While most of the protesters killed during the uprising were young men on the front lines of confrontation with the Iraqi security forces during protests, women protesters were also targeted. Protesters like Saba Mahdawi and Mari Mohammed were kidnapped. In Basra, Sara Taleb and her husband ‘Adel and Reham Yacoob were killed by armed groups as was Zahraa Ali in Baghdad.
The main slogan at the heart of the 2019 uprising, Enrid watan (we want a country), expresses what so many Iraqis have lost: A functioning, livable country with robust infrastructure and services as well as the possibility of living without fear of being killed by a vast network of armed groups affiliated with the Iraqi establishment for simply expressing their demands. The struggle against restrictions on women’s rights, the silencing of their voices and the erosion of their bodily autonomy are poignantly reflected in the protesters’ chants. “Your voice is not shameful, your voice is a revolution,” is a rallying battle cry for freedom and dignity, especially for women.

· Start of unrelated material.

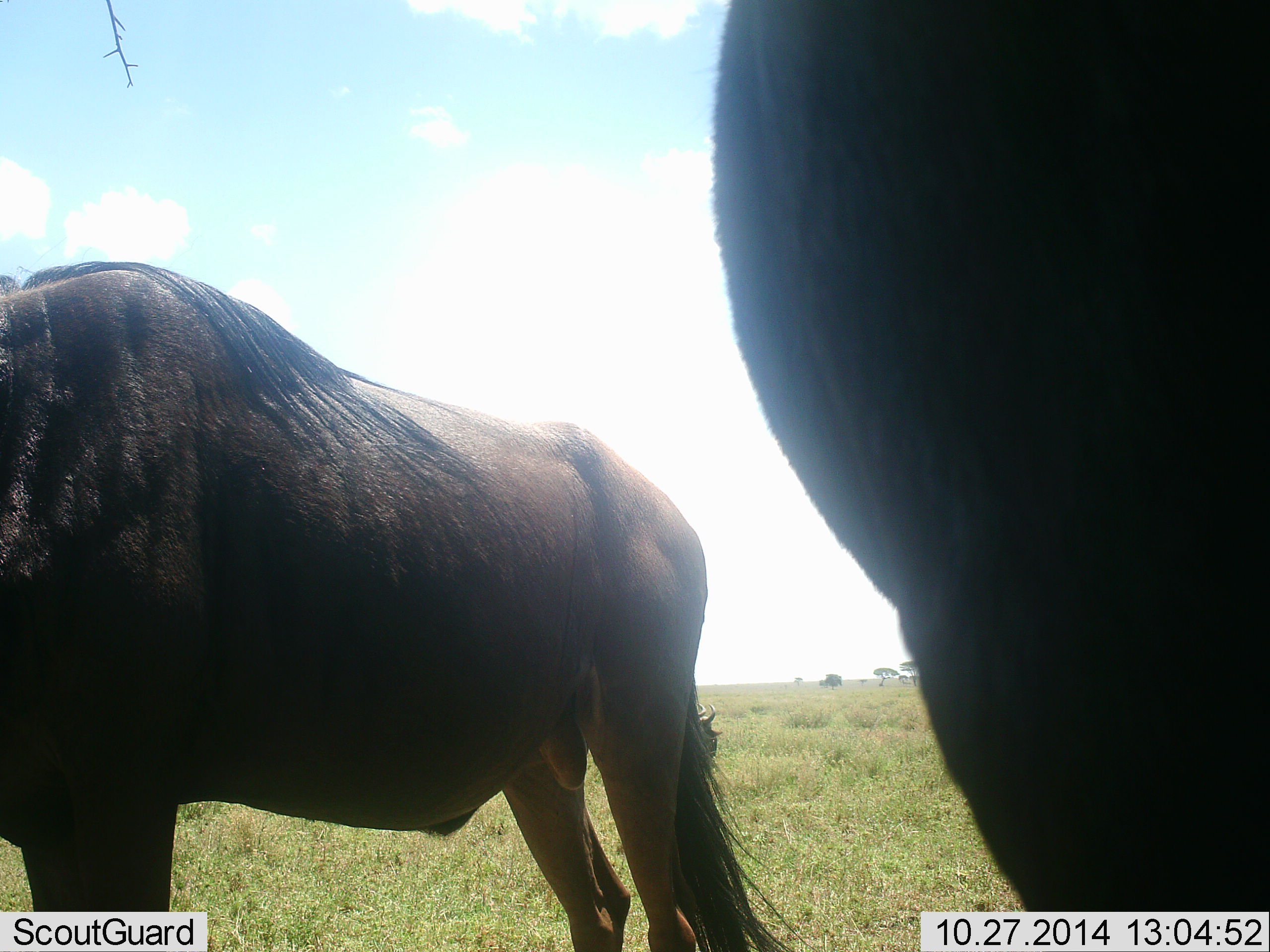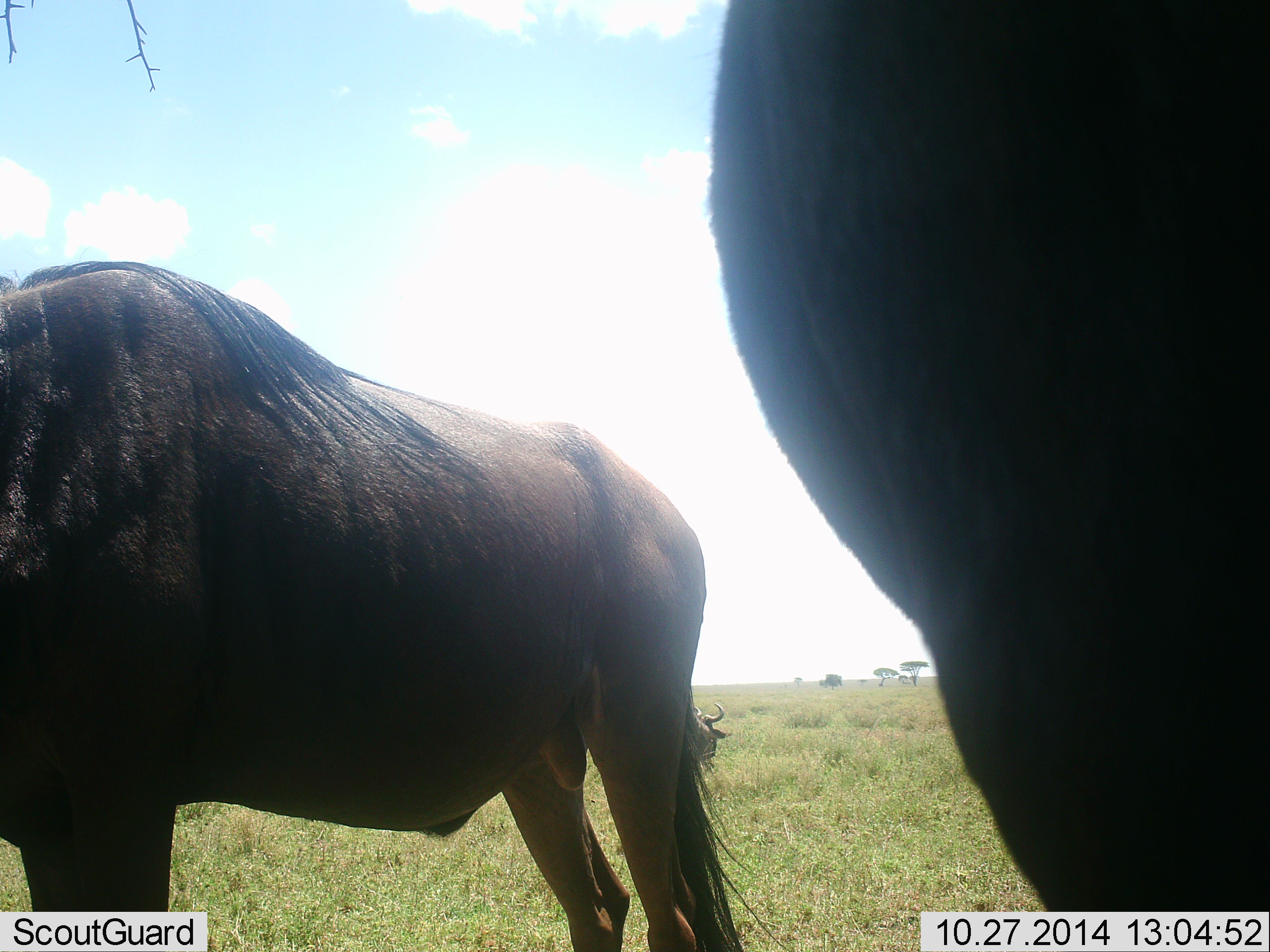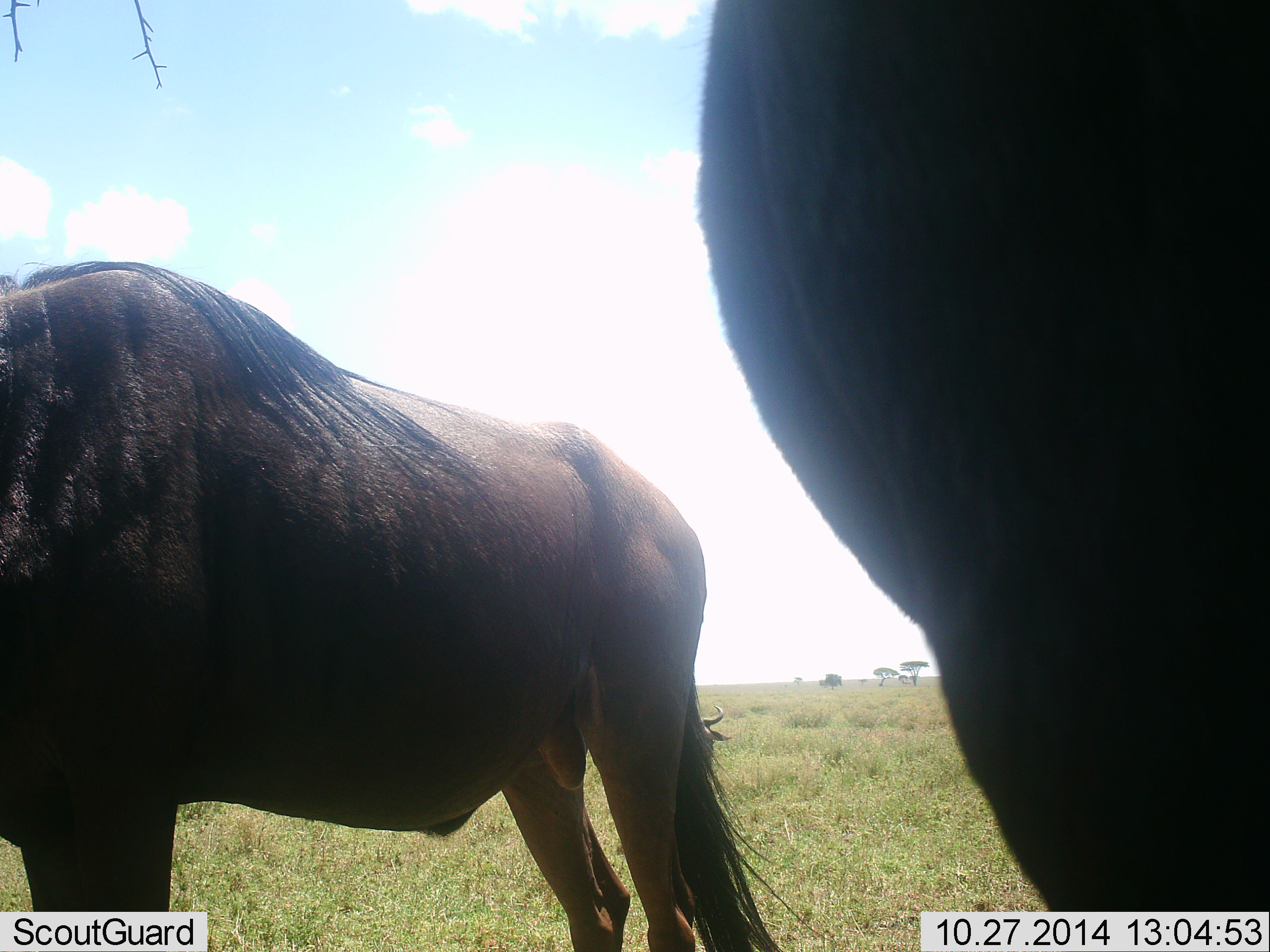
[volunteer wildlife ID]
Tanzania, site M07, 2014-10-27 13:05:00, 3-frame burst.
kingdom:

[Zahra Ali is an assistant professor in sociology at Rutgers University, Newark.]
Endnotes
[1] Joy Gordon, Invisible War: The United States and the Iraq Sanctions (Cambridge University Press, 2010).
[2] Stephan Graham, Cities Under Siege: The New Military Urbanism (London/New York: Verso, 2010).
[3] Omar Sirri & José Ciro Martinez, “Of Bakeries and Checkpoints: Stately affects in Amman and Baghdad,” EPD: Society and Space 38/5 (2020), p. 849.
[4] Renad Mansour, “More Than Militias: Iraq’s Popular Mobilization Forces Are Here to Stay,” War on the Rocks, April 3, 2019.
[5] “Human Rights Violations and Abuses in the Context of Demonstrations in Iraq October 2019 to April 2020,” UNAMI and OHCR Report, August 2020, p. 15.